88, Or How Telegraphers Coded 'Love and Kisses'

Behold, the emoji heart of 1879.

An Australian telegraph station around 1912 (Flickr Commons)

What humans will do to save themselves from typing a few characters: LOL. ROTFL. TTYL. <3. BRB. Universal sentiments and actions become encoded.

Well, imagine that each character had to be tapped down the line in Morse code. Telegraph operators had even more incentive to cut down on letters than did even the T9 texters of yore.

And so they came up with codes to communicate the things that they needed to say often. These were first codified by Walter P. Phillips into what became known as the Phillips Code in 1879. (It was updated several times, the last I found in 1975.)

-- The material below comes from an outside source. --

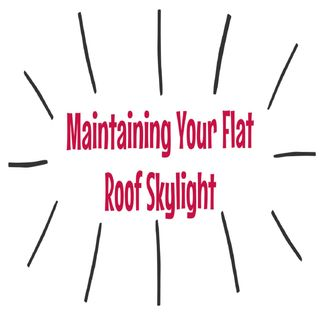 Maintaining Your Flat Roof Skylight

Nearly all of these codes are now obsolete. But there is a small group of hobbyists who keep a few them alive. Amateur radio enthusiasts still use at least a couple of these abbreviations to this day as detailed by Glen Zook, call sign K9STH, in a widely reproduced brief history that relies on a 1934 Navy bulletin on the origins of '73.'

WIRE- Preference over everything except 95                
1- Wait a moment                
2- Important business       
3- What time is it?             
4- Where shall I go ahead?                      
5- Have you businessfor me?                  
6- I am ready                   
7- Are you ready?           
8- Close your key; ckt is busy              
9- Close your key for priority business (wire chief, dspr, etc.)                        
10- Keep this ckt closed                      
12- Do you understand?                  
13- I understand                
14- What is the weather?                    
15- For you and and other to copy           
17- Lightning here          
18- What is the trouble?                
19- Form 19 train order                   
21- Stop for meal               
22- Wire test               
23- All copy                
24- Repeat this back            
25- Busy on anr wire
26- Put on gnd wire
27- Priority, very important
28- Do you get my writing?
29- Private, deliver in sealed envelope.
30- No more -end
31- Form 31 train order
32- I understand that I am to .........
33- Car report (Also, answer is paid for)
34- Msg for all officers
35- You may use my signal to ans this
37- Diversion (Also, inform all interested)
39- Important, with priority on thru wire. (Also, sleep-car report)
44- Answer promptly by wire
73- Best regards
88- Love and kisses
91- Supt's signal
92- Deliver promptly
93- Vice pres. & gen. mgr's signals
95- President's signal
134- Who is at the key?

The list—a decidedly non-sexy counterpart to the telegraph's sexytime abbreviations—is mostly dedicated to basic traffic direction: stopping, going, clearing wires, assigning importance, etc. But 73 and 88 are different. They are ways of compressing sentiment, and helpful, I'm sure, in sending messages quickly across the wire. 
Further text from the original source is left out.